Data entries
_ _ _

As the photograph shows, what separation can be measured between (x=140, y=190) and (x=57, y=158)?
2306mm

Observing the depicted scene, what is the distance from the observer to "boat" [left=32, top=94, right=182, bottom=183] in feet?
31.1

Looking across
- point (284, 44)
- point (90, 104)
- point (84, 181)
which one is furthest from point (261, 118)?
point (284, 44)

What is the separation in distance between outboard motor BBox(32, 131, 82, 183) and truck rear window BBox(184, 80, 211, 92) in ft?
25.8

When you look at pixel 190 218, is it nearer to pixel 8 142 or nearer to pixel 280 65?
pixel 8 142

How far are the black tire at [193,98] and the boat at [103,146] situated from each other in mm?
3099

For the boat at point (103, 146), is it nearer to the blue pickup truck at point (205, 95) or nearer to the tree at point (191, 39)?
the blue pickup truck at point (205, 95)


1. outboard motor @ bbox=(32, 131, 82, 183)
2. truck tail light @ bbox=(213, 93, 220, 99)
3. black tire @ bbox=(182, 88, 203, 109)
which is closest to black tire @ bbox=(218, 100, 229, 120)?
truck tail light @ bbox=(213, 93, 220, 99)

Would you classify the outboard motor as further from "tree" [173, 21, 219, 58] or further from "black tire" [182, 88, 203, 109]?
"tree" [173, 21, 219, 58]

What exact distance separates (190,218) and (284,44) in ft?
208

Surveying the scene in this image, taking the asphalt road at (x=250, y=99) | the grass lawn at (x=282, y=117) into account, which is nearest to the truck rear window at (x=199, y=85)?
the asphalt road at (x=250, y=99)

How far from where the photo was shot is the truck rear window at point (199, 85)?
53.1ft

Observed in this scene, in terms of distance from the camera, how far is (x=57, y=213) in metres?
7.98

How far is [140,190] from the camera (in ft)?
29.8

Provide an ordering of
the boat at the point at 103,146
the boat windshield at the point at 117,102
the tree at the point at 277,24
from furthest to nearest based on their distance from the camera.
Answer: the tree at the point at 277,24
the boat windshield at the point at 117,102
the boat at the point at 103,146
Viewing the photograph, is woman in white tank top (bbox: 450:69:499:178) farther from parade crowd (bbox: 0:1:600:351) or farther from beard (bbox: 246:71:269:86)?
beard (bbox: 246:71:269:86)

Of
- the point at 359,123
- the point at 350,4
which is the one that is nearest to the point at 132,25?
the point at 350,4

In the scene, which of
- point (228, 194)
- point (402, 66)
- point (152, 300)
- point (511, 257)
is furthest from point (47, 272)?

_ _ _

=== Direction ===
Reproduce all of the records above word for word, with nothing changed.

=== Result of this task ===
As the photograph shows, what separation can be measured between (x=140, y=190) and (x=57, y=158)?
2306mm

Observing the depicted scene, what is the distance from the observer to "boat" [left=32, top=94, right=182, bottom=183] in feet?
31.1

Looking across
- point (284, 44)
- point (90, 104)
- point (84, 181)
which one is furthest from point (261, 118)?
point (284, 44)

What is the separation in distance between outboard motor BBox(32, 131, 82, 183) and truck rear window BBox(184, 80, 211, 92) in ft?
25.8

When you look at pixel 190 218, is it nearer to pixel 8 142 or nearer to pixel 280 65?
pixel 8 142

How far are the black tire at [193,98] and the boat at [103,146] situated from each other in mm?
3099

For the boat at point (103, 146), is it nearer to the blue pickup truck at point (205, 95) or nearer to the tree at point (191, 39)?
the blue pickup truck at point (205, 95)


1. outboard motor @ bbox=(32, 131, 82, 183)
2. truck tail light @ bbox=(213, 93, 220, 99)
3. black tire @ bbox=(182, 88, 203, 109)
which is closest to black tire @ bbox=(218, 100, 229, 120)?
truck tail light @ bbox=(213, 93, 220, 99)

Would you classify the outboard motor as further from "tree" [173, 21, 219, 58] or further from "black tire" [182, 88, 203, 109]?
"tree" [173, 21, 219, 58]

What exact distance separates (190,218) and (284,44) in ft?
208

Surveying the scene in this image, taking the asphalt road at (x=250, y=99) | the grass lawn at (x=282, y=117) into account, which is nearest to the truck rear window at (x=199, y=85)?
the asphalt road at (x=250, y=99)

How far from where the photo was shot is the truck rear window at point (199, 85)?
53.1ft

Observed in this scene, in terms of distance from the camera, how far is (x=57, y=213) in metres?
7.98

How far is [140,190] from the camera (in ft)?
29.8

Provide an ordering of
the boat at the point at 103,146
the boat windshield at the point at 117,102
the tree at the point at 277,24
from furthest to nearest based on their distance from the camera.
Answer: the tree at the point at 277,24
the boat windshield at the point at 117,102
the boat at the point at 103,146
Viewing the photograph, is woman in white tank top (bbox: 450:69:499:178) farther from parade crowd (bbox: 0:1:600:351) or farther from beard (bbox: 246:71:269:86)?
beard (bbox: 246:71:269:86)

Of
- the point at 359,123
- the point at 350,4
which is the one that is nearest to the point at 132,25?
the point at 350,4

In the scene, which of
- point (228, 194)
- point (402, 66)
- point (152, 300)
- point (511, 257)
is furthest from point (47, 272)?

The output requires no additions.